§ Exercise:
Reproduce the text of every entry below character for character, and leave the pictures out of your output.

+--

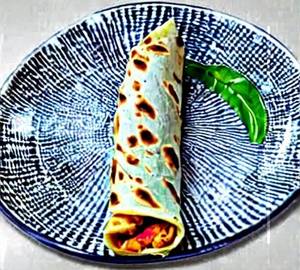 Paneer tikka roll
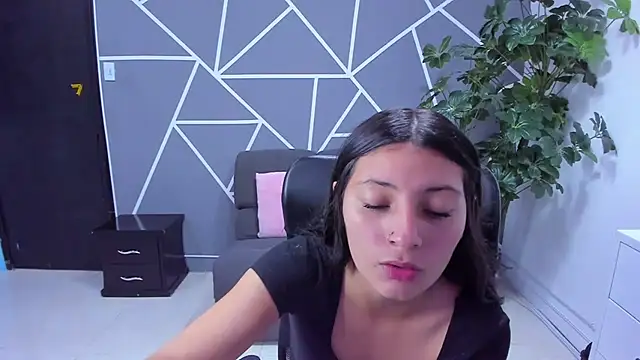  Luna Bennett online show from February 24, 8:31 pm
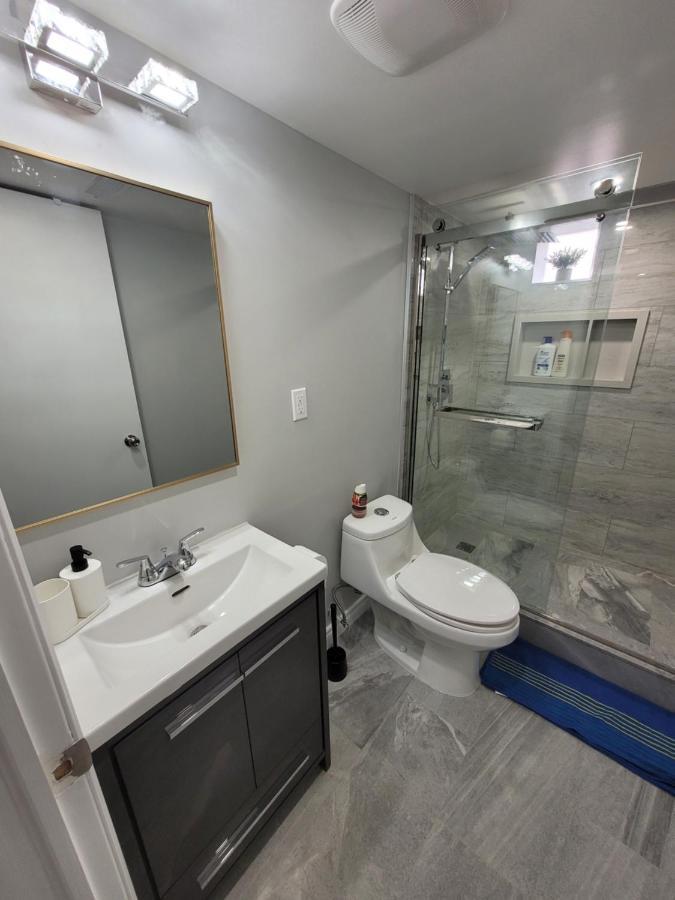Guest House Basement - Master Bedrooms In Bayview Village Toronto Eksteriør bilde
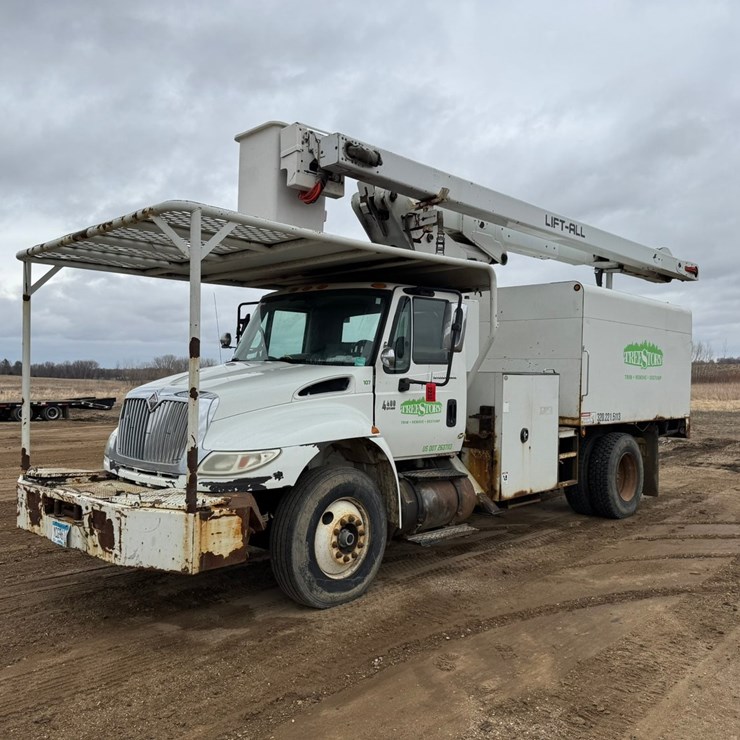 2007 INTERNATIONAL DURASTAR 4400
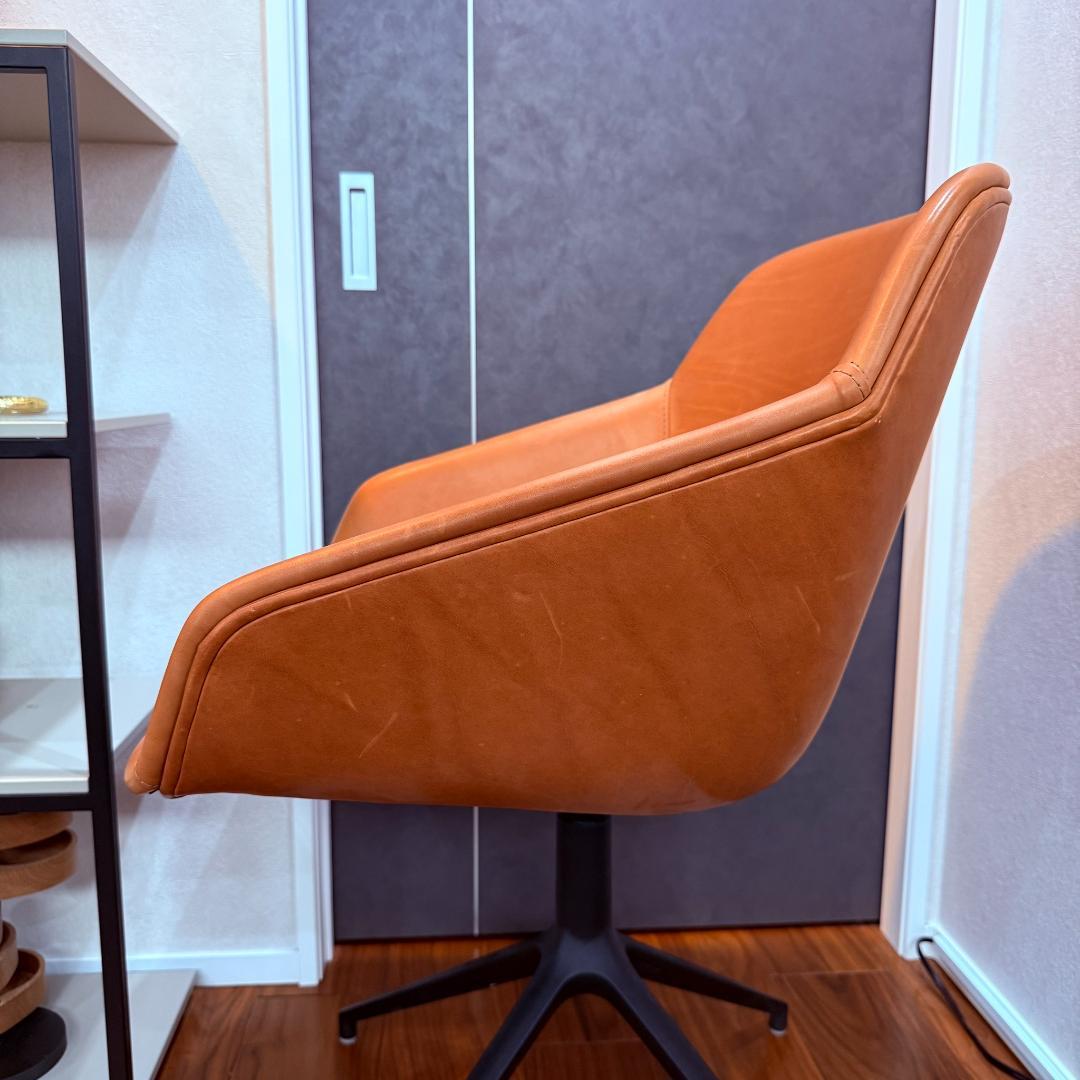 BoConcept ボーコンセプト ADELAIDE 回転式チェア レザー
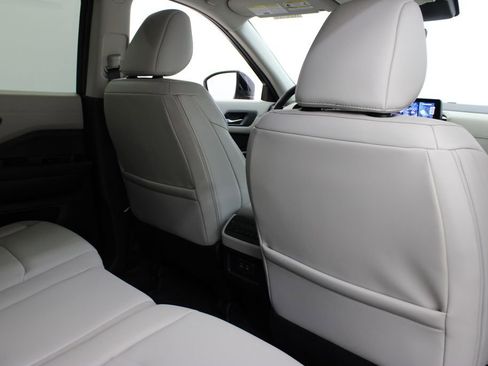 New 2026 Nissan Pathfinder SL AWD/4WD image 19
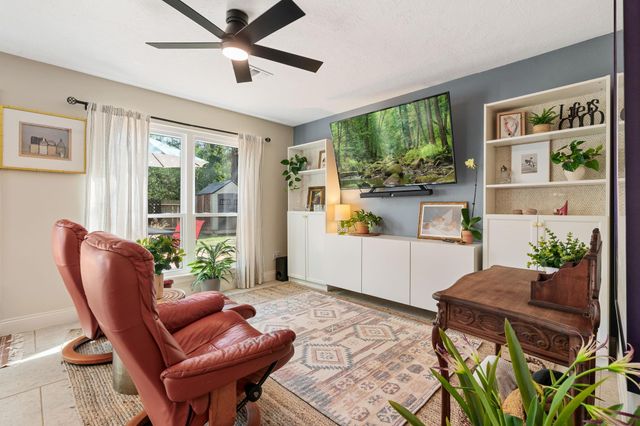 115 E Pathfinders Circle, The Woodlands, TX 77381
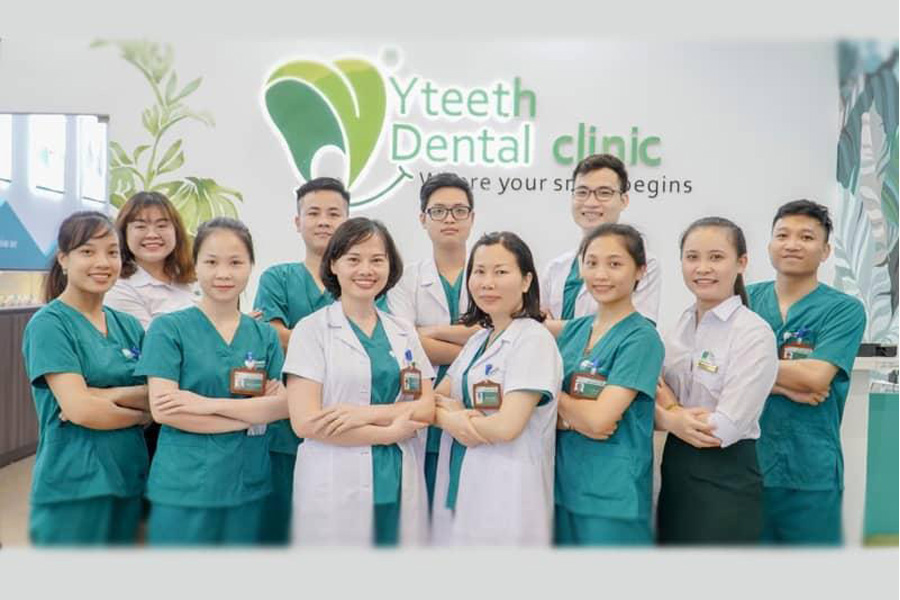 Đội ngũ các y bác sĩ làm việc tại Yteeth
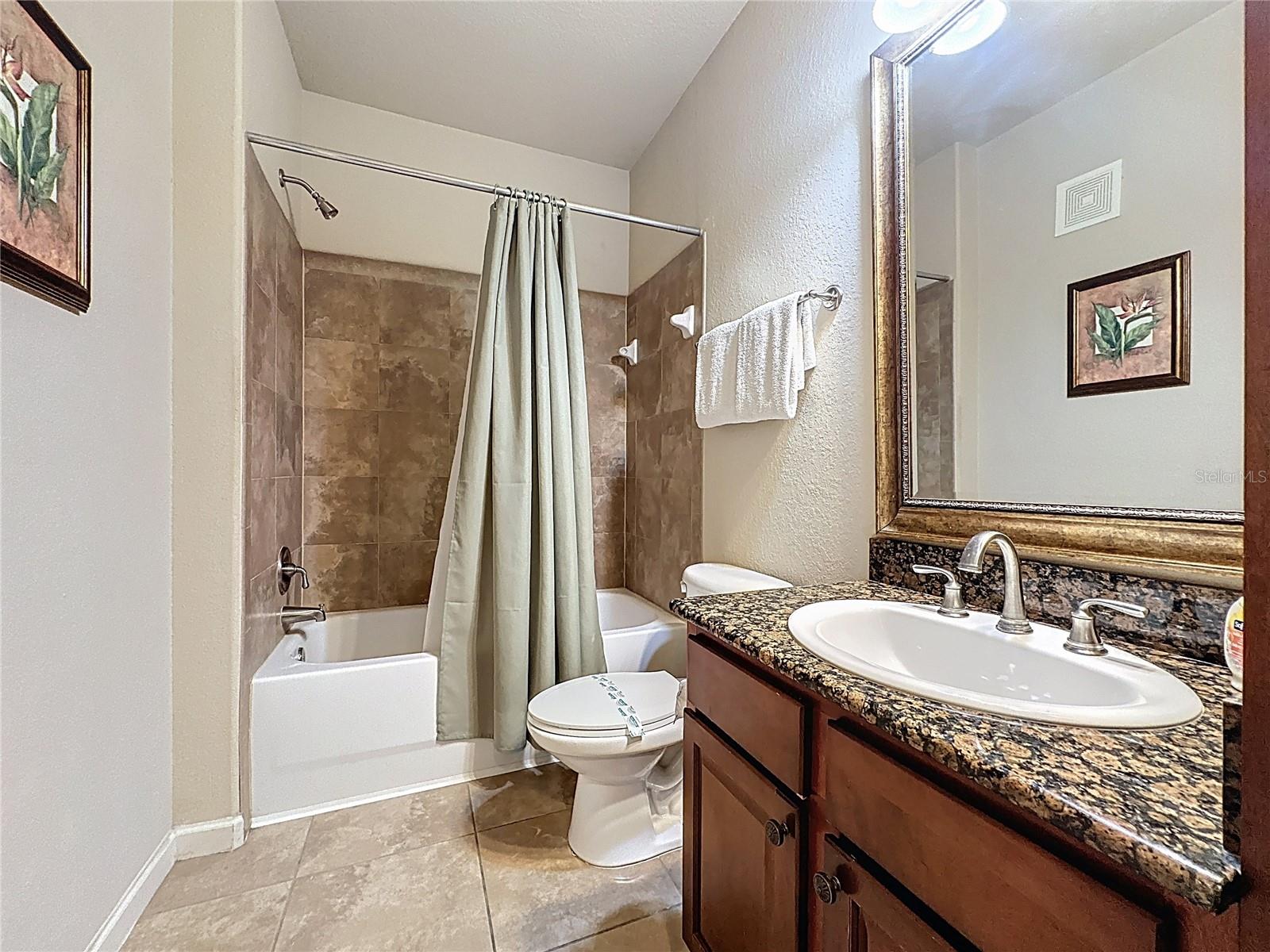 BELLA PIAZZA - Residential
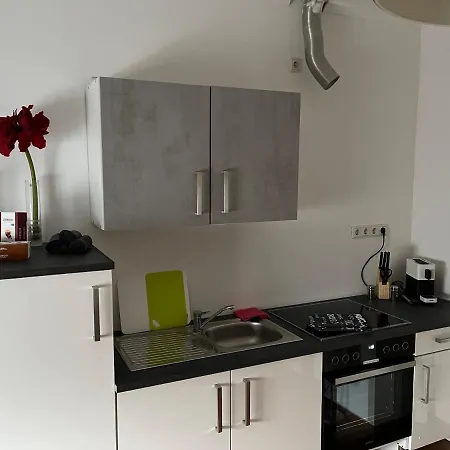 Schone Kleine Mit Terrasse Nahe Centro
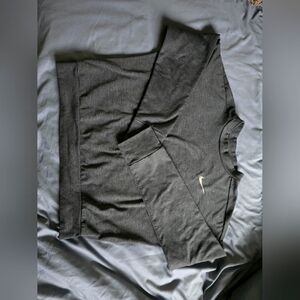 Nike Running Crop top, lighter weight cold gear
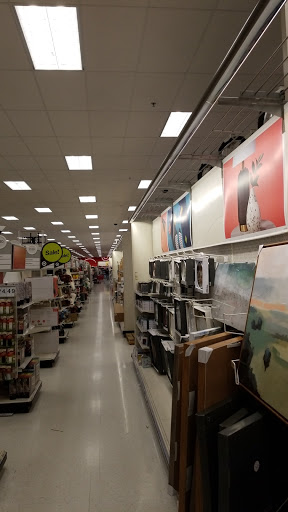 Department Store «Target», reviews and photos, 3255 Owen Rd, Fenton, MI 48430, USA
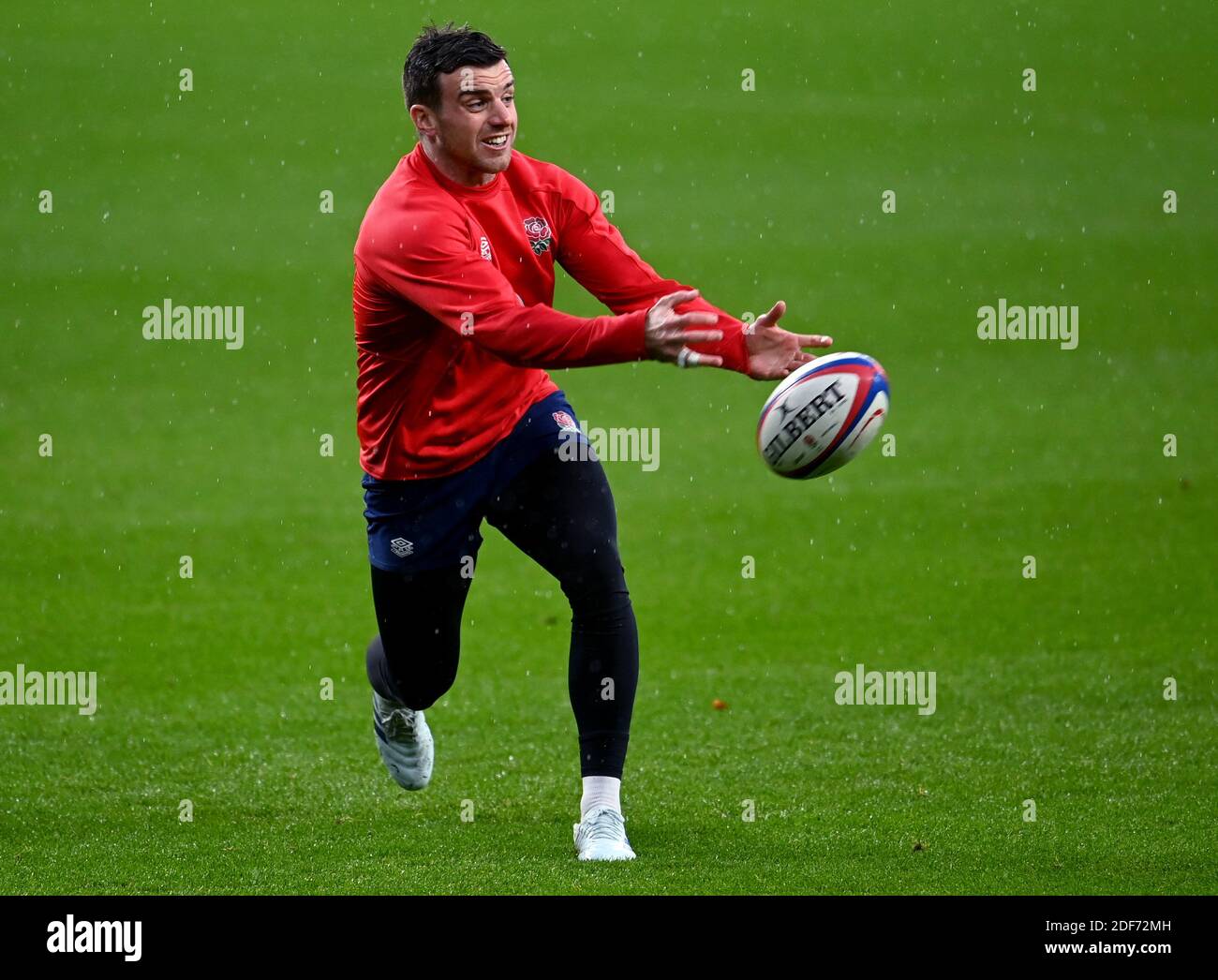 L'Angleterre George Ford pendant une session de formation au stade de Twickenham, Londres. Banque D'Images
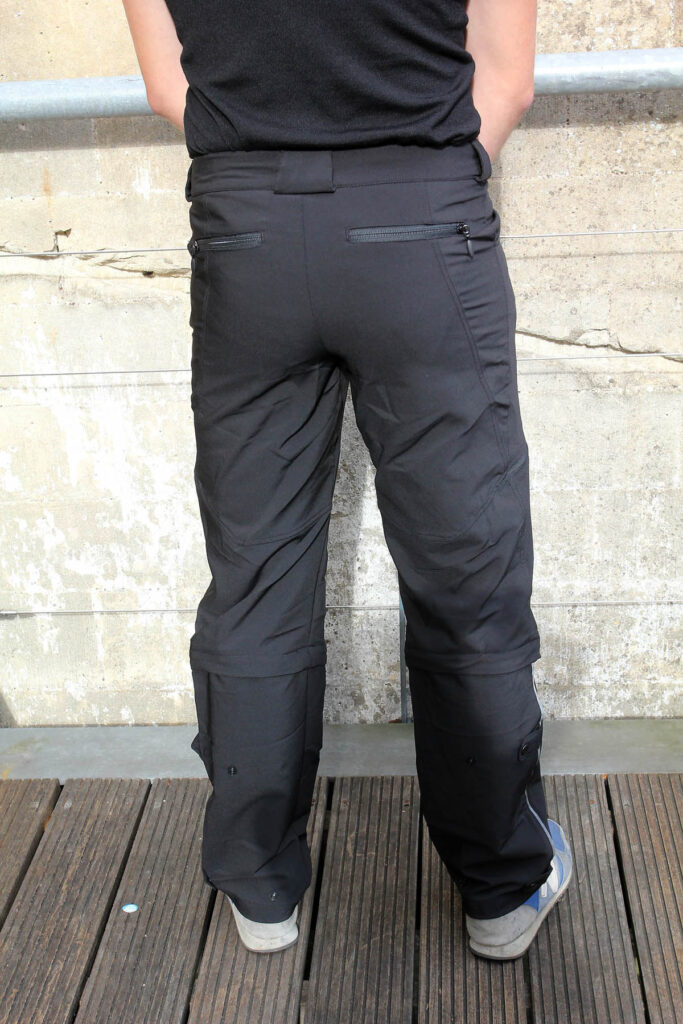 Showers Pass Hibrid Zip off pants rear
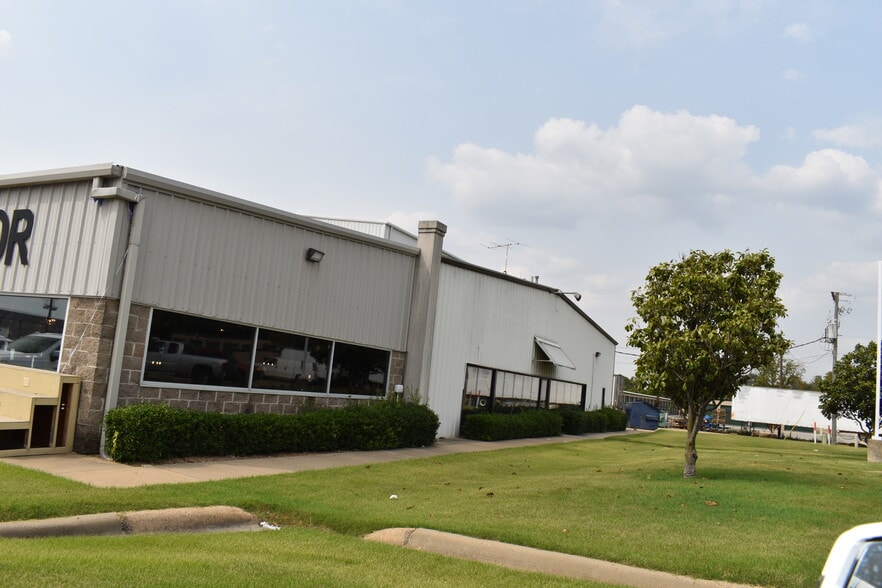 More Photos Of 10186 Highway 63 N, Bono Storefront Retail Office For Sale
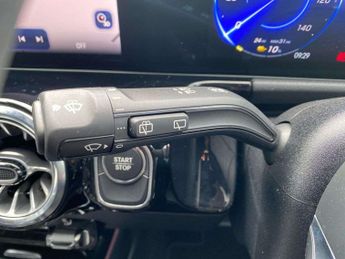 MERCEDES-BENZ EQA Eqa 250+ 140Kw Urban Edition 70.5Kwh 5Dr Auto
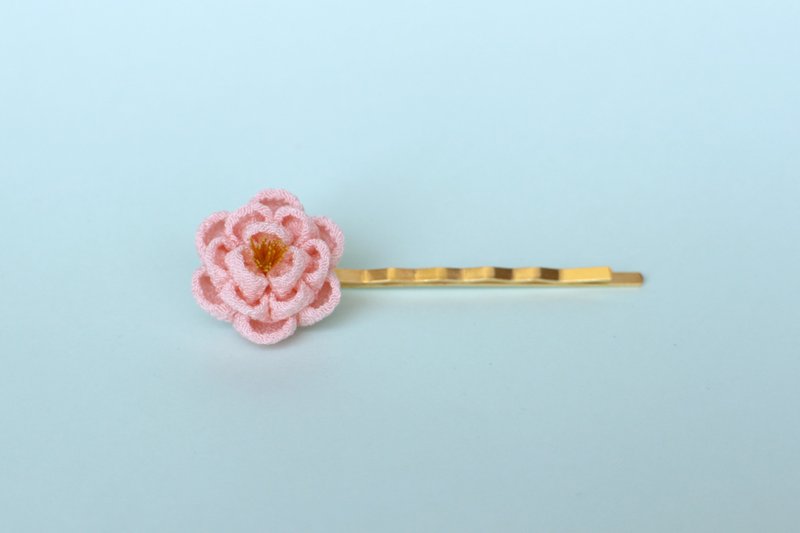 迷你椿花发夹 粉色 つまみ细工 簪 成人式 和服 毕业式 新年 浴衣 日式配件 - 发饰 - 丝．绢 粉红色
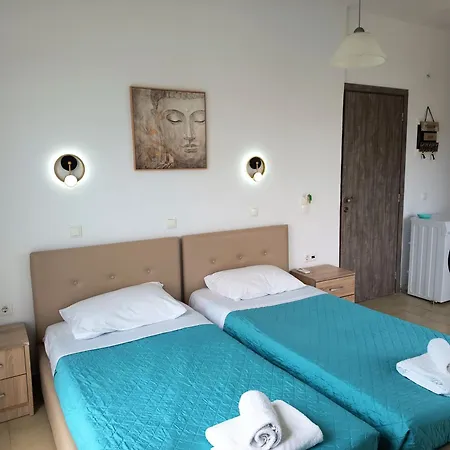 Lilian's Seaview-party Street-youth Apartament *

+--

§ Response area:
 Paneer tikka roll
  Luna Bennett online show from February 24, 8:31 pm
Guest House Basement - Master Bedrooms In Bayview Village Toronto Eksteriør bilde
 2007 INTERNATIONAL DURASTAR 4400
 BoConcept ボーコンセプト ADELAIDE 回転式チェア レザー
 New 2026 Nissan Pathfinder SL AWD/4WD image 19
 115 E Pathfinders Circle, The Woodlands, TX 77381
 Đội ngũ các y bác sĩ làm việc tại Yteeth
 BELLA PIAZZA - Residential
 Schone Kleine Mit Terrasse Nahe Centro
 Nike Running Crop top, lighter weight cold gear
 Department Store «Target», reviews and photos, 3255 Owen Rd, Fenton, MI 48430, USA
 L'Angleterre George Ford pendant une session de formation au stade de Twickenham, Londres. Banque D'Images
 Showers Pass Hibrid Zip off pants rear
 More Photos Of 10186 Highway 63 N, Bono Storefront Retail Office For Sale
 MERCEDES-BENZ EQA Eqa 250+ 140Kw Urban Edition 70.5Kwh 5Dr Auto
 迷你椿花发夹 粉色 つまみ细工 簪 成人式 和服 毕业式 新年 浴衣 日式配件 - 发饰 - 丝．绢 粉红色
 Lilian's Seaview-party Street-youth Apartament *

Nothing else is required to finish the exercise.